== Input material

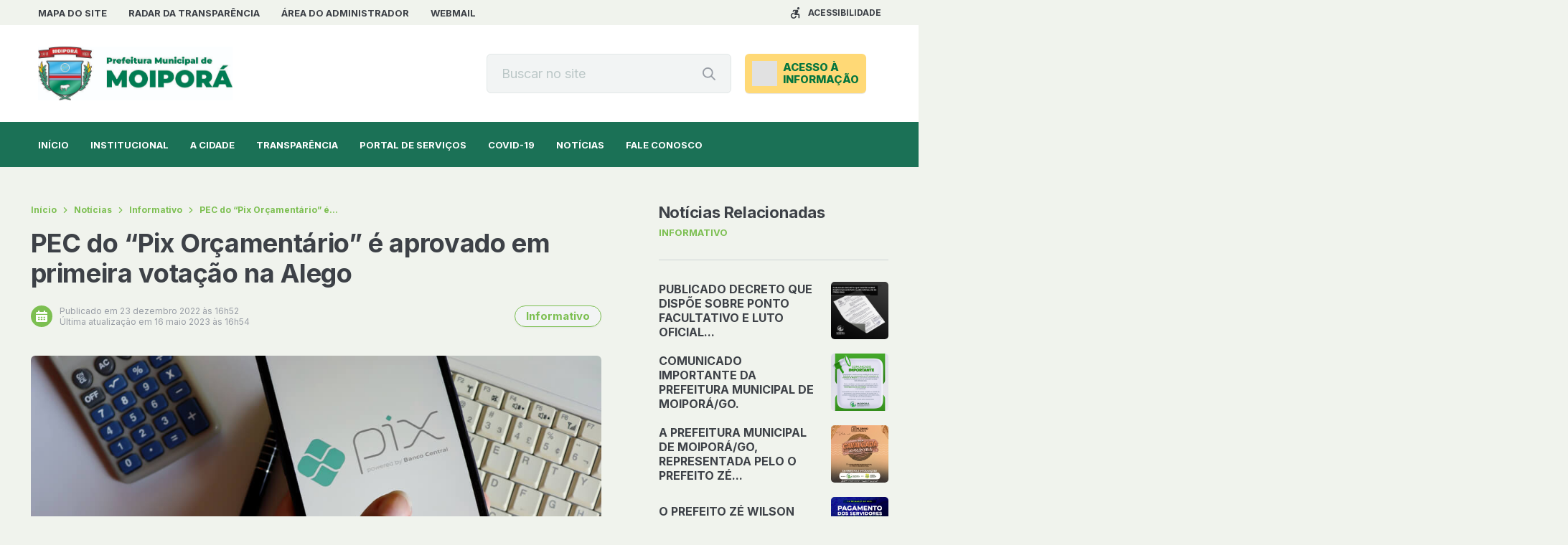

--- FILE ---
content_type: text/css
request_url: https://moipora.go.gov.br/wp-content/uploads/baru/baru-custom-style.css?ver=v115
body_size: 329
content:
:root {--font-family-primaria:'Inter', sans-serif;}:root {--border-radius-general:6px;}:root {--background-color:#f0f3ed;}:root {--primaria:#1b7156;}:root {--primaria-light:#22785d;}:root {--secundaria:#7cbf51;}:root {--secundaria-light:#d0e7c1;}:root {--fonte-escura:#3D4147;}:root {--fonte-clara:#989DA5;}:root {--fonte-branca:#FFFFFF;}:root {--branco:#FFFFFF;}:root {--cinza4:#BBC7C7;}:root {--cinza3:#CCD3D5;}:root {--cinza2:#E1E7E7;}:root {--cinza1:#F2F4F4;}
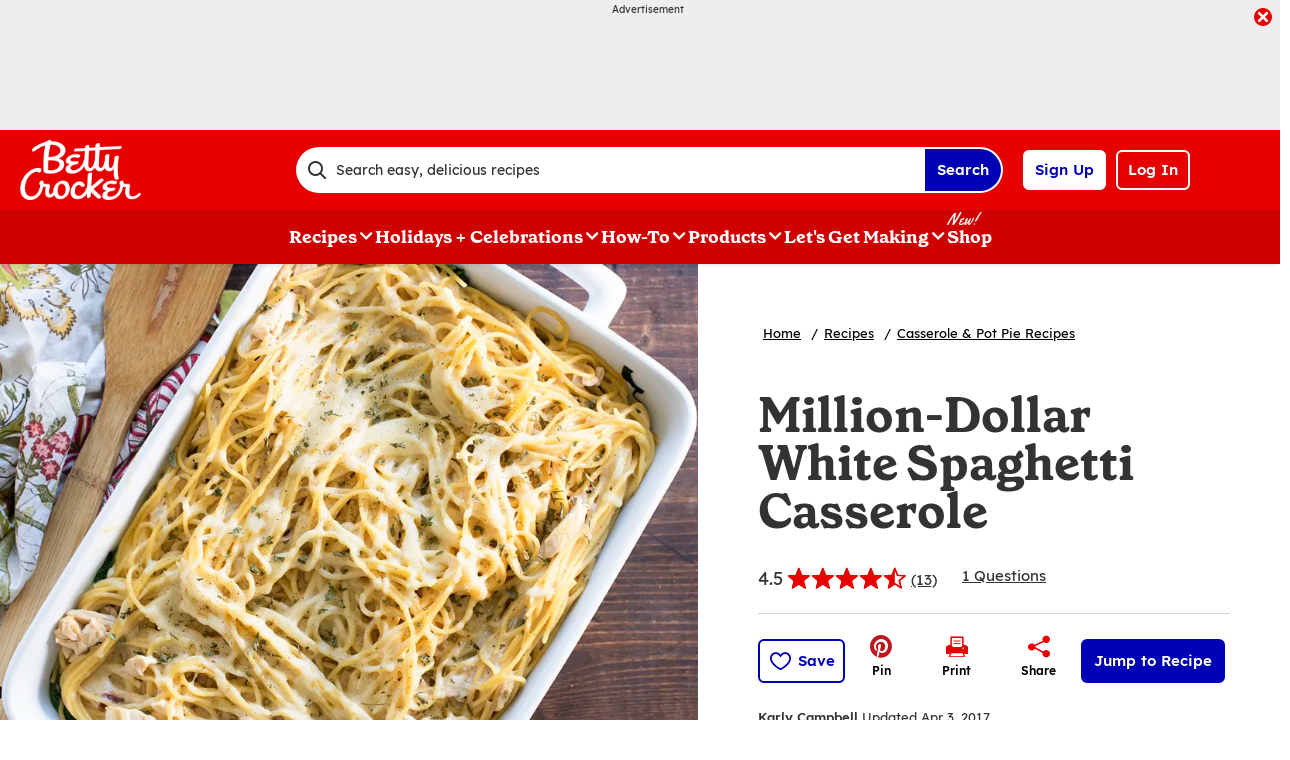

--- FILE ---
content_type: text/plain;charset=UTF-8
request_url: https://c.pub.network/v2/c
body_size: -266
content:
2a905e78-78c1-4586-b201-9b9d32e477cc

====
== Input material

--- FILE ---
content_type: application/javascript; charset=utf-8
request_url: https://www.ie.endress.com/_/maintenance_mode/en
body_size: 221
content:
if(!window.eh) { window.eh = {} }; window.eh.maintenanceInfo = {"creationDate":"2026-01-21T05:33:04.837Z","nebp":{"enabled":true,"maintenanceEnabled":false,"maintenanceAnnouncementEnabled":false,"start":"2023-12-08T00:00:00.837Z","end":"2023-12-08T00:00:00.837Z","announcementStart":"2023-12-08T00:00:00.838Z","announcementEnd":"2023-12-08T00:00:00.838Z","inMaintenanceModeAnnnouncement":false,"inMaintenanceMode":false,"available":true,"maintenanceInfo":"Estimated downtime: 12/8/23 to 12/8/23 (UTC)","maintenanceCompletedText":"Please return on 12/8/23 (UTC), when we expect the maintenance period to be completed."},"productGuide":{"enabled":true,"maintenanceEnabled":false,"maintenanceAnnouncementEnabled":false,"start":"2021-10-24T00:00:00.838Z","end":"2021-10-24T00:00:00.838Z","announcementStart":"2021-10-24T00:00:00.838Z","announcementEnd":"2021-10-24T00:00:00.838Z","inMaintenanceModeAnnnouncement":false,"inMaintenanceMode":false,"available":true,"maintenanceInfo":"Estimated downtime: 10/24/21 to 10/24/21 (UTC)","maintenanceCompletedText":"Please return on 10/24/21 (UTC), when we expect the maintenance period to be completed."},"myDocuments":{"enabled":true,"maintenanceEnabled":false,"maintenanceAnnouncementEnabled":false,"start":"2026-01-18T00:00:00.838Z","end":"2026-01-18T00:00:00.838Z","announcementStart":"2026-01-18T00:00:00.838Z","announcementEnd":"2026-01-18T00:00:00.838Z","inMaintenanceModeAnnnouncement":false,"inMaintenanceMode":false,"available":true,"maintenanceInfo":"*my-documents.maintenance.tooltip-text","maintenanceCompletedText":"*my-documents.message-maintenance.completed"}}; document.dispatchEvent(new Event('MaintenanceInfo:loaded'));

====

### Assignment
Set apart and copy each line of the records that holds the word "charset".

### Reply
content_type: text/plain;charset=UTF-8
content_type: application/javascript; charset=utf-8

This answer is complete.